What to produce | If a line below contains the string "scientific", return that line.

(Stored items from a collection)
____
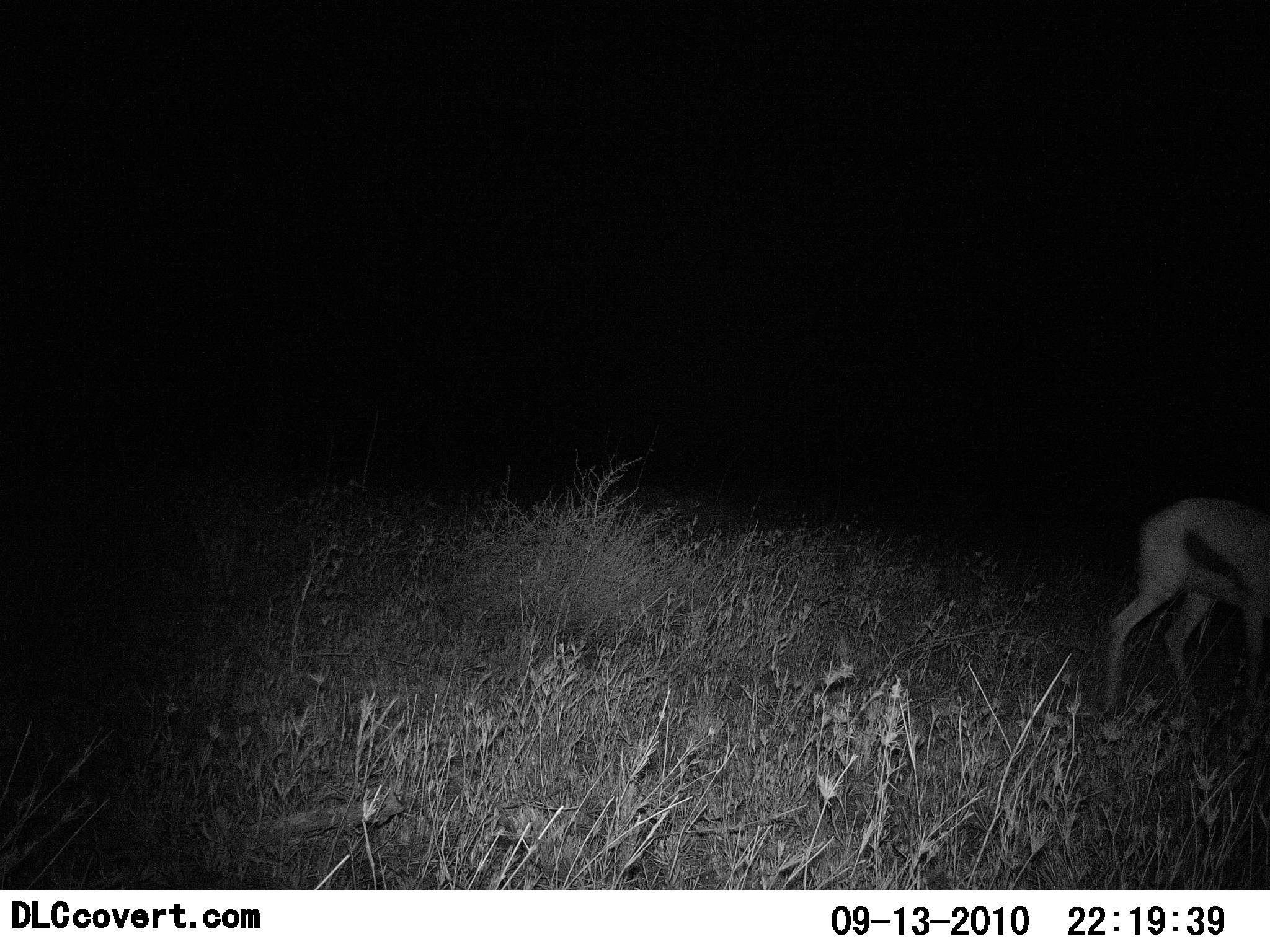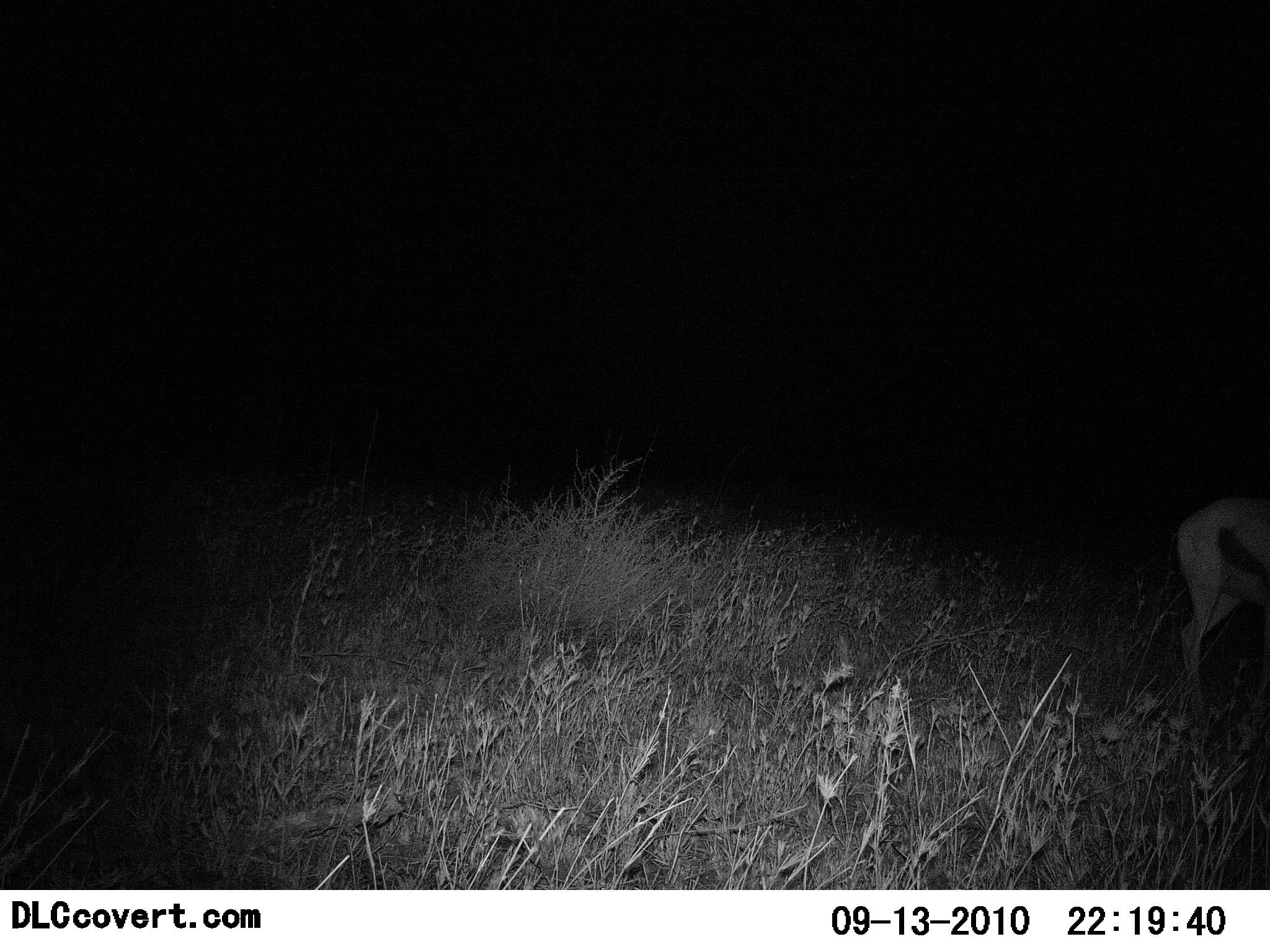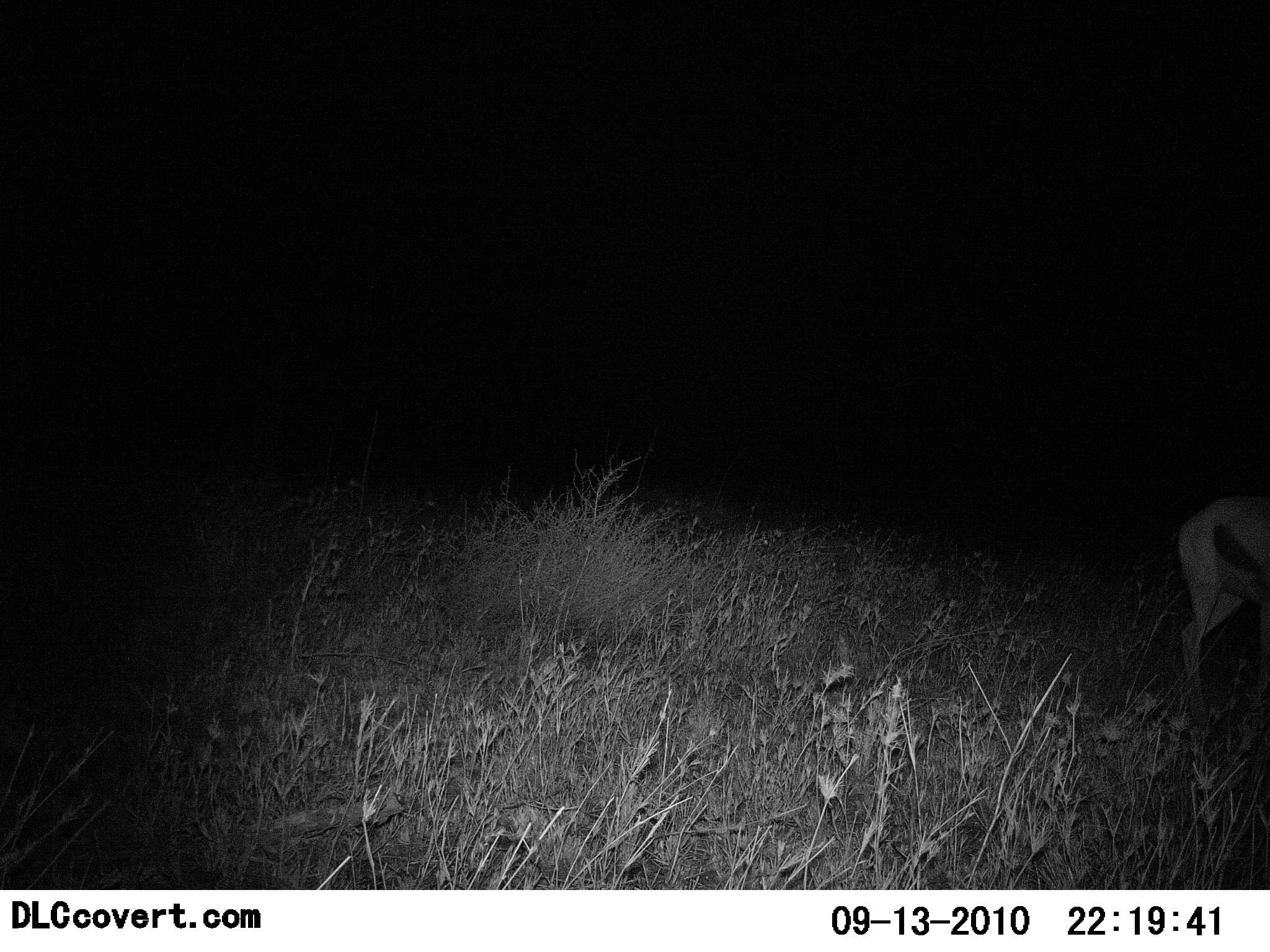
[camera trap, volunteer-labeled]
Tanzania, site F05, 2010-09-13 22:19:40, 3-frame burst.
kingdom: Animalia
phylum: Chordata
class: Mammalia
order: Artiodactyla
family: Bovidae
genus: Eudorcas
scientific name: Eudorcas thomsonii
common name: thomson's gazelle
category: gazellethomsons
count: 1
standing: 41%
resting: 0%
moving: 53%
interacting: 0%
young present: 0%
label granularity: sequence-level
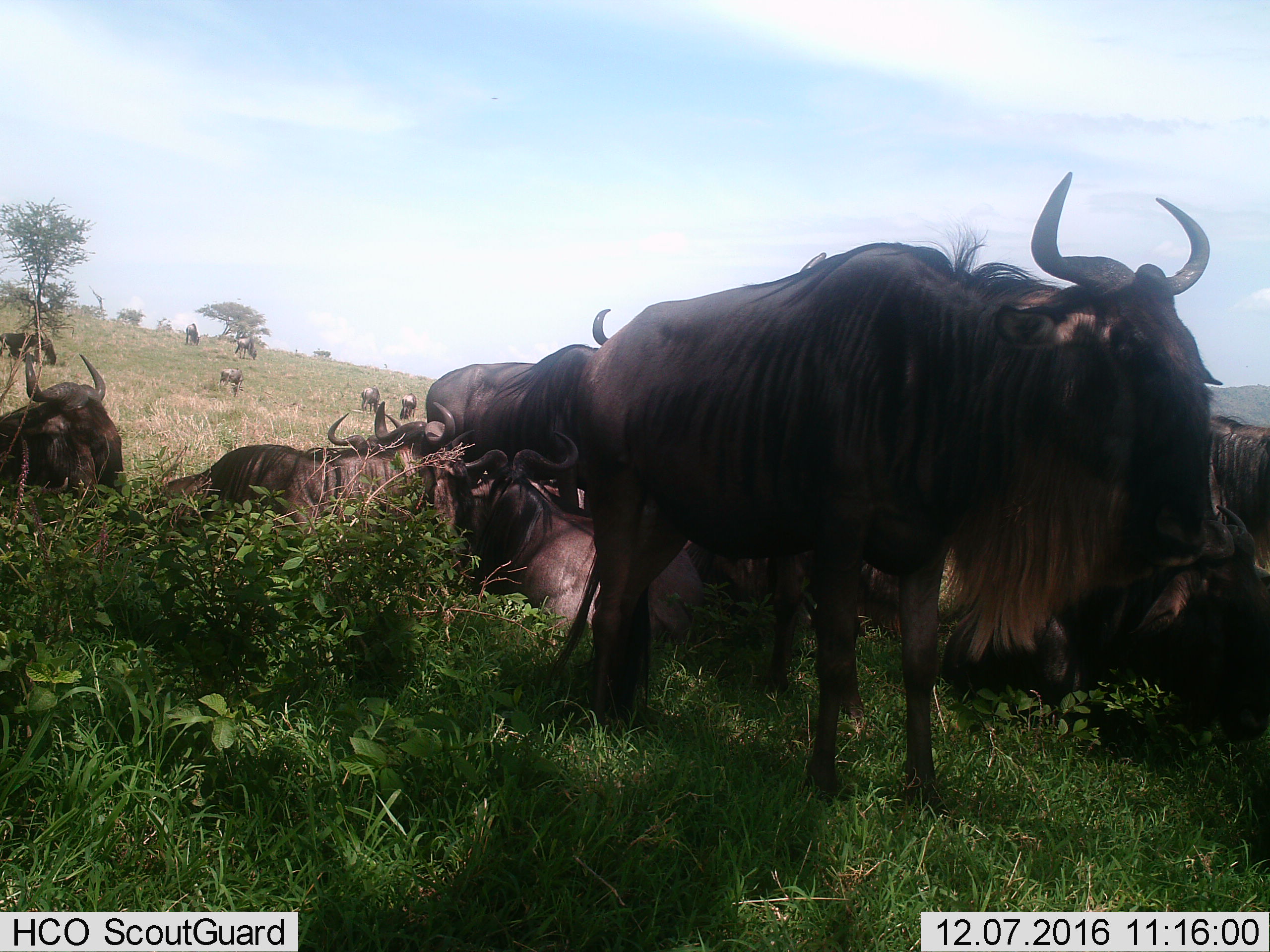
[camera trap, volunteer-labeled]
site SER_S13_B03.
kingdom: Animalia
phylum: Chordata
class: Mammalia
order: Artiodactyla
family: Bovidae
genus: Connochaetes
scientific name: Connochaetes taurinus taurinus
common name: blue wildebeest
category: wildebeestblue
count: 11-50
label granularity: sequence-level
____
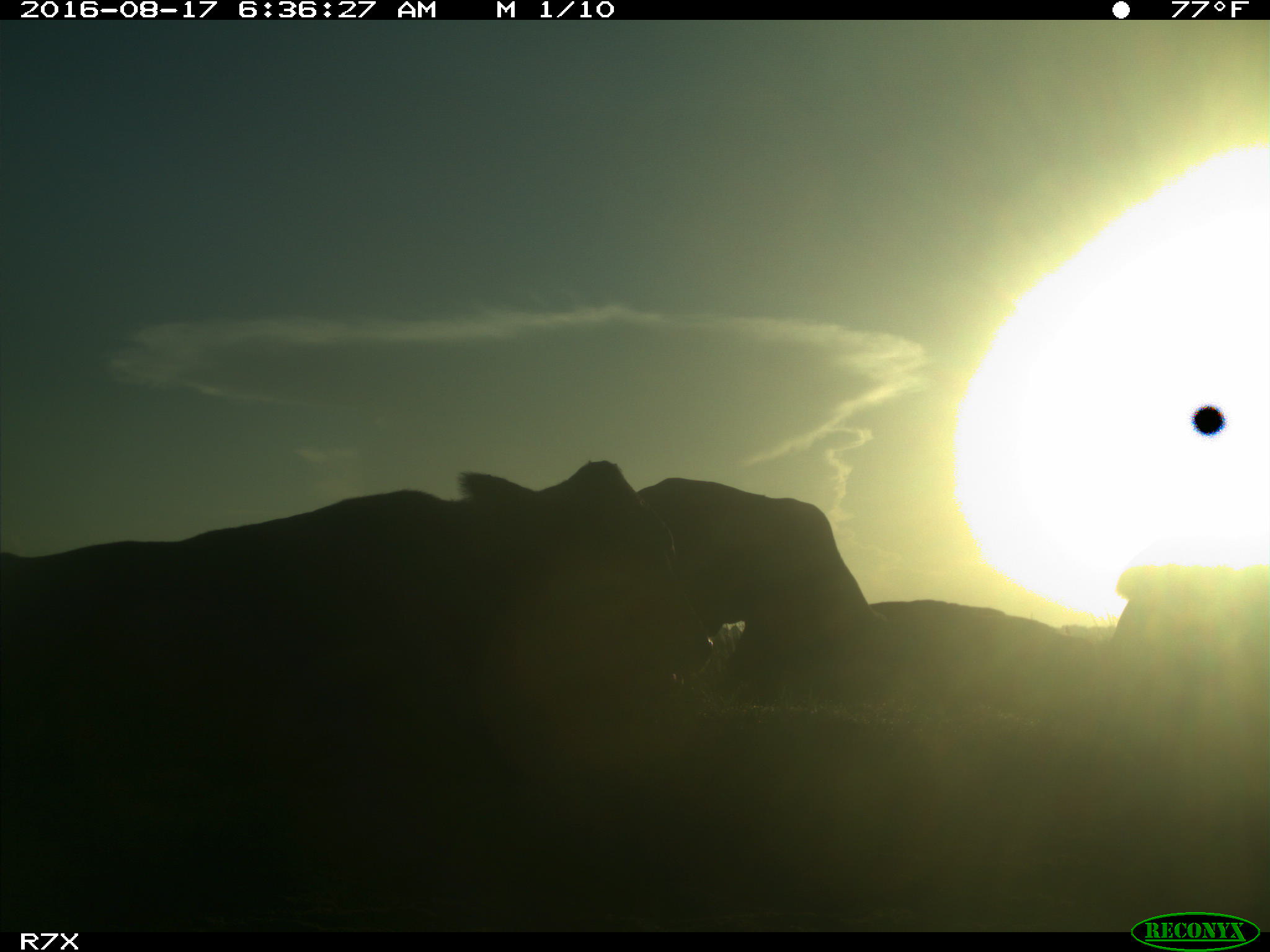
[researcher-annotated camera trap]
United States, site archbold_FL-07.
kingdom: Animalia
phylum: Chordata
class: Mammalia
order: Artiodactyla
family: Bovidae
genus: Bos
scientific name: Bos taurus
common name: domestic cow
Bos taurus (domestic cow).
____
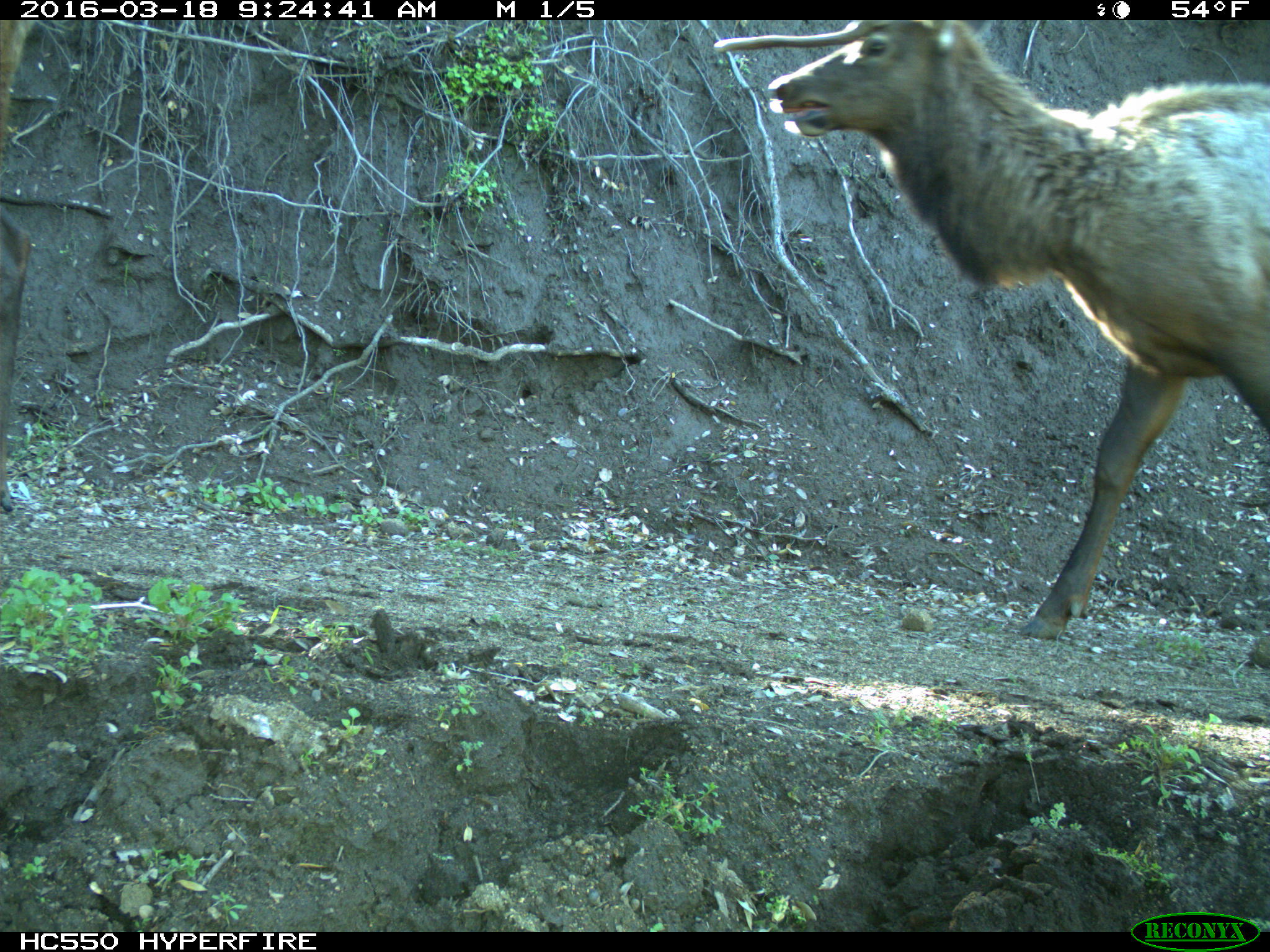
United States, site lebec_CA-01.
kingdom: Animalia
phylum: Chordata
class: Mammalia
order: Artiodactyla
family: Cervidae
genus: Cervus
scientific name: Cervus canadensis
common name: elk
____
Answer area |
scientific name: Eudorcas thomsonii
scientific name: Connochaetes taurinus taurinus
scientific name: Bos taurus
scientific name: Cervus canadensis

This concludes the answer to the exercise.